REQUIRED ACTIONS:
1. Answer these questions from the text on poems.
(a) Within the space of a line, what does the speaker's wish to remember that first 'day' narrow to?
(b) What metaphor does the speaker use to convey the slow but strong growth of her love?
(c) What meaning does the text give for the word 'rickle'?
2. Write out the part of the text on poems from "The images, which" to "done just that.", word for word.

The images, which begin a few seconds in, aim to convey the strongly visual qualities of the poem, one of the senses the poet uses to express the qualities of people. The voice-over is our attempt to capture the richness of its sound. These sensual aspects of the poem disappear in the final stanza, where the halting rhythms, enjambment and absence of physical things give a strong sense of the poet’s difficulties in writing a poem about people. Paradoxically, by this point, of course, she’s done just that.
I wish I could remember that first day - Christina Rossetti
As the sonnet progresses, the speaker’s intensity of feeling increases. She starts by wishing she could remember that first ‘day’, but within the space of a line, it has narrowed to an ‘hour’ and then a ‘moment’; she cannot be content with anything less than the precise instant that this life-changing meeting happened. But the problem is that, at the time, it was insignificant; only in retrospect can she understand how important it was. This sense of something slipping quietly away, unnoticed, is stated quite literally in the octave (‘so unrecorded did it slip away’), but then returned to much more figuratively in the sestet, in the beautiful simile ‘as traceless as a thaw of bygone snow’. She declares quite matter-of-factly that she doesn’t even know whether it was summer or winter when it happened, but then starts to beat herself up about it - she was ‘so blind’ and ‘so dull’ (dull in this context means slow on the uptake).
The speaker uses the metaphor of a flowering tree to convey the slow but strong growth of her love. She regrets that she missed its ‘budding’, and it took ‘many a May’ for it to ‘blossom’ in its full glory. Having blossomed, she wants more than anything to recall the budding, and this prompts some extremely precise, yet rather mind-boggling, to-ing and fro-ing in Time - ‘it seemed to mean so little, meant so much’; ‘blind to see and to foresee’. The emotional result of all this can be summed up by the phrase ‘if only’, which she uses twice in the sestet, and this is where her emotions reach their highest pitch - there are two exclamations. While everything is contained within the rigid rhyme scheme of the Petrarchan sonnet, the lines spill over (enjambment) and break in the middle (caesurae) as her feelings tumble out. Although this love seems deep and pure, she does by the end refer not to sight but to ‘touch’ as the sense to define this lost moment - and the repetition of ‘touch’ in the space of three words in the closing lines works like a little electric current, before she ends on the slightly distancing, formal ‘did one but know!’
The opening stanza sets the scene of steam and heat - but this isn’t sexy steam, this is water running-down-windows, can’t-see-across- the-room-for-clouds-of-vapour steam. The word ‘nebulous’ means cloud-like, unclear or hazy, which describes the way the people in the laundrette are only semi-visible; they are blurry in the moist air. In a similar way, outside the scene is a ‘hinterland’ of bedsits, converted out of larger, grand houses, and occupying that indeterminate region between the city and the country. Both people and place are blurred and indefinite, but the speaker gives us the first if a series of colloquial expressions that keep the poem grounded firmly in everyday life and language - these apartments are ‘not a patch on what they were before’, a bold opinion, given in a proverbial, slangy expression, which even references clothing! There are many words in the poem that are colloquial, even dialect, like ‘fankle’ (Scots, twisted up), ‘duds’ (clothes) and ‘rickle’ (great word- broken down, rickety).

DATA LISTING:

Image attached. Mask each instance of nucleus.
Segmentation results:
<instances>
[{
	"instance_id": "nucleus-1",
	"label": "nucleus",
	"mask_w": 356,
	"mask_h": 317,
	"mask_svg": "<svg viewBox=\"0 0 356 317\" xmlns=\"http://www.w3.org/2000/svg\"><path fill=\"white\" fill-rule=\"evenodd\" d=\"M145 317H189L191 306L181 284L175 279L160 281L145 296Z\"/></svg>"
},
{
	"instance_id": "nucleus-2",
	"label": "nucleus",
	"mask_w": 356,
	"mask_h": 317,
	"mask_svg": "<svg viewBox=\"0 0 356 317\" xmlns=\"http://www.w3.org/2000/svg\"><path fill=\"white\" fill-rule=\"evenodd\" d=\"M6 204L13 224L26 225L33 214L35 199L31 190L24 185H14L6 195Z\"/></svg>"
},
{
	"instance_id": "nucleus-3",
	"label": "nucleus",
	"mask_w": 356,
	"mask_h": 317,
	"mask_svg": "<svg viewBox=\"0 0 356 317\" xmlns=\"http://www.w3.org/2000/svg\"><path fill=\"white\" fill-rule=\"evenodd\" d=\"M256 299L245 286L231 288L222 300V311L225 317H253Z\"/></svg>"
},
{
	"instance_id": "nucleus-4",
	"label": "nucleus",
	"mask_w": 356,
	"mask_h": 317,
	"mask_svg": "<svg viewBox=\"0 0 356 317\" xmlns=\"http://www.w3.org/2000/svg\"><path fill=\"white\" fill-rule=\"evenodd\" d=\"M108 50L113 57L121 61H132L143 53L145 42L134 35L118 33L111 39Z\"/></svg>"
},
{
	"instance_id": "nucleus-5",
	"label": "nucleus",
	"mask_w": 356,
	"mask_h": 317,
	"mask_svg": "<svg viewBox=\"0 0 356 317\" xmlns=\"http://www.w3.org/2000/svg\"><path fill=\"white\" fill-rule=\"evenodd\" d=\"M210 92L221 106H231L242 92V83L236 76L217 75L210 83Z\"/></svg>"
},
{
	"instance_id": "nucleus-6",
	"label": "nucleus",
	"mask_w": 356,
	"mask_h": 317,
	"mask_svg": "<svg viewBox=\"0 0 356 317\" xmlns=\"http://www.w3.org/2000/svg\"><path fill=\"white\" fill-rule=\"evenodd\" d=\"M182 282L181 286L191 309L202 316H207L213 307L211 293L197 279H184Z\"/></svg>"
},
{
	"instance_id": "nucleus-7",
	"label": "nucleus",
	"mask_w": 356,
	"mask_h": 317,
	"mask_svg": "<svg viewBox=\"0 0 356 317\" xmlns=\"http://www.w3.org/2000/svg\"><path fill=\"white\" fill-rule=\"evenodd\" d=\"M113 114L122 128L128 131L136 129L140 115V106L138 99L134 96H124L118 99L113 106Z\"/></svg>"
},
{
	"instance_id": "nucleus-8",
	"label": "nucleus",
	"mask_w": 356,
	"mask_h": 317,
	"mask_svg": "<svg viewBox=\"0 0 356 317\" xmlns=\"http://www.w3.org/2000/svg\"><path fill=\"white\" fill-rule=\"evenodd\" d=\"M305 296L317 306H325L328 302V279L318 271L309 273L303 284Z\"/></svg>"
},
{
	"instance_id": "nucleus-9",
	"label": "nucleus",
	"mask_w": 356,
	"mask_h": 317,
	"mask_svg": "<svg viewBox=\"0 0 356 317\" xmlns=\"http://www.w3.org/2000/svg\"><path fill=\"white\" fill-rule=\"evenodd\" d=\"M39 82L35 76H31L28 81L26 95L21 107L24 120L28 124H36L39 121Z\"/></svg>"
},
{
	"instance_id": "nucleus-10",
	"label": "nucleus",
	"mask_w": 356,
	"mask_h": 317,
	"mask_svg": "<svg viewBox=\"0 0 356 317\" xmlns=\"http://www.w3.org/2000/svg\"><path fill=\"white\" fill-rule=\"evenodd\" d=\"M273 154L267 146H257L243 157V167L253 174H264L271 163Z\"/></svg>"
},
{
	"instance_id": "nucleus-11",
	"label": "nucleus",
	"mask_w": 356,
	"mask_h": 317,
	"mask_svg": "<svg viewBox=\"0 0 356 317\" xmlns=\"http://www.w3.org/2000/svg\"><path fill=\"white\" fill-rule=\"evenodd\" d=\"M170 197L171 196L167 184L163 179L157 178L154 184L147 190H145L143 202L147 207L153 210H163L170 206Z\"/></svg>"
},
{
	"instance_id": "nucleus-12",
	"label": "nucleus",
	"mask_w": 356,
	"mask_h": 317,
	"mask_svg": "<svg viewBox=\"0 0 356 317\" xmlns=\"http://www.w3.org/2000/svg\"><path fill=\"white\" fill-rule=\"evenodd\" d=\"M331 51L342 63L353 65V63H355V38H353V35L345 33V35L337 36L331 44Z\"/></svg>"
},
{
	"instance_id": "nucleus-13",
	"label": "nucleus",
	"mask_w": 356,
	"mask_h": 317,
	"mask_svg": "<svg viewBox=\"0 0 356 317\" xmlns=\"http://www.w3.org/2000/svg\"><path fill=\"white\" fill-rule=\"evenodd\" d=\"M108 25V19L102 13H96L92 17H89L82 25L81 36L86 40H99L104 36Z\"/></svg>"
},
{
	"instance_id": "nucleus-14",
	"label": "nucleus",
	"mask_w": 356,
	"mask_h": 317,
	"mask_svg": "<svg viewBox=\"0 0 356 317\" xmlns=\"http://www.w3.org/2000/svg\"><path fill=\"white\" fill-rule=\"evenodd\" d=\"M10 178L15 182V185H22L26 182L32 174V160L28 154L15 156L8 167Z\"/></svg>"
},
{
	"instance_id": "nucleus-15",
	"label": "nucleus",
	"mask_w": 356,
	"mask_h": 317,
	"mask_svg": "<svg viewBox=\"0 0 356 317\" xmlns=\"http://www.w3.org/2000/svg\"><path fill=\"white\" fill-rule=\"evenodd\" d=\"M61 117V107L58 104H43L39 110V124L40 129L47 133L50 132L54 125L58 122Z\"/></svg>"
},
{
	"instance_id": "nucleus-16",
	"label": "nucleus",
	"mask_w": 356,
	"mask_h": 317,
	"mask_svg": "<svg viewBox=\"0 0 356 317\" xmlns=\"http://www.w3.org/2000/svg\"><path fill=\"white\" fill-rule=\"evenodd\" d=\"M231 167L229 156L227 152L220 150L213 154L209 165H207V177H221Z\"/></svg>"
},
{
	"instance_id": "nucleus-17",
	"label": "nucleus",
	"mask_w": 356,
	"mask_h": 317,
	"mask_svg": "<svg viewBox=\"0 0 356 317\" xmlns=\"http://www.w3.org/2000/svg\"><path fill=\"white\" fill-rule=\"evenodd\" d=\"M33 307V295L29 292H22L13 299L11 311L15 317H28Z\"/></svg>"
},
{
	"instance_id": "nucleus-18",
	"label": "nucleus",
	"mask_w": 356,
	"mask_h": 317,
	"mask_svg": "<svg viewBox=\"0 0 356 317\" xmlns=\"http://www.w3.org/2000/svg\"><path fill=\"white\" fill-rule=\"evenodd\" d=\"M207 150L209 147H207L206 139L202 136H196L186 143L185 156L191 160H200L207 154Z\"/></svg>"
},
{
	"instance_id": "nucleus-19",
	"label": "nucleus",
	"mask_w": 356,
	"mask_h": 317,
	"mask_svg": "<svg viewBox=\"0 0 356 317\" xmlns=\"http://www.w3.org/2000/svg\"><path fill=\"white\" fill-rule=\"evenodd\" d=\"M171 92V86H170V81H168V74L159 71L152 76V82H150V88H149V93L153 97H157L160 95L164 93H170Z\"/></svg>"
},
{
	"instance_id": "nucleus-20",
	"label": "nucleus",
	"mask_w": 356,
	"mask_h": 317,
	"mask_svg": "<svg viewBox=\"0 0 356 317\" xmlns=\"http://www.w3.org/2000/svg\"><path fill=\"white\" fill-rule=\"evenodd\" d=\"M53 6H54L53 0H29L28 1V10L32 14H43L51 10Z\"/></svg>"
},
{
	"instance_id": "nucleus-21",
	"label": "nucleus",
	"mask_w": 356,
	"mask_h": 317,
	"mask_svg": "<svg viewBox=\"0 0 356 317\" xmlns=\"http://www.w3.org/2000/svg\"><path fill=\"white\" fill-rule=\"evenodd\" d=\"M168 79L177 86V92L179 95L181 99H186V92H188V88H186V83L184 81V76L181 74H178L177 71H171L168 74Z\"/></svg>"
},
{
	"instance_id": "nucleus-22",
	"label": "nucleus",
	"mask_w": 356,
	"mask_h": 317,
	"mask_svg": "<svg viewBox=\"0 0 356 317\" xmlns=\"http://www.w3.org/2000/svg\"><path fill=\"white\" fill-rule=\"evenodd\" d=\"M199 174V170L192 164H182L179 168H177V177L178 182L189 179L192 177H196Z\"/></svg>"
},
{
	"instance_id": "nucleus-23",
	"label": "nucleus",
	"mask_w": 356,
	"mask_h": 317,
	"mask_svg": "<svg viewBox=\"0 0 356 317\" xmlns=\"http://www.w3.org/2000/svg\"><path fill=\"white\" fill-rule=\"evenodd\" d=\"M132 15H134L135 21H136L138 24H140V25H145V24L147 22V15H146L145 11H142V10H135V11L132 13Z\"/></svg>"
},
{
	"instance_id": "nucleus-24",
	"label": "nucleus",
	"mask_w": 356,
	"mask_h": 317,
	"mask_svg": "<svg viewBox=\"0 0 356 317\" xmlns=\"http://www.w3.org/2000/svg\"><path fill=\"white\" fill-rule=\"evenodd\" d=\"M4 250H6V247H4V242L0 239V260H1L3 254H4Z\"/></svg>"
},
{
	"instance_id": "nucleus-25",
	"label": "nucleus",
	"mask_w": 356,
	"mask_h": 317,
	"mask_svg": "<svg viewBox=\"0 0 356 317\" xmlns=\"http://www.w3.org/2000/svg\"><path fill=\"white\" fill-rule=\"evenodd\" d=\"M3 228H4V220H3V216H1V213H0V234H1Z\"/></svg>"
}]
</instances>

RESPONSES TO THE TASKS:
1.
(a) It narrows to an 'hour' and then a 'moment'.
(b) The metaphor of a flowering tree.
(c) Broken down, rickety.

2.
The images, which begin a few seconds in, aim to convey the strongly visual qualities of the poem, one of the senses the poet uses to express the qualities of people. The voice-over is our attempt to capture the richness of its sound. These sensual aspects of the poem disappear in the final stanza, where the halting rhythms, enjambment and absence of physical things give a strong sense of the poet’s difficulties in writing a poem about people. Paradoxically, by this point, of course, she’s done just that.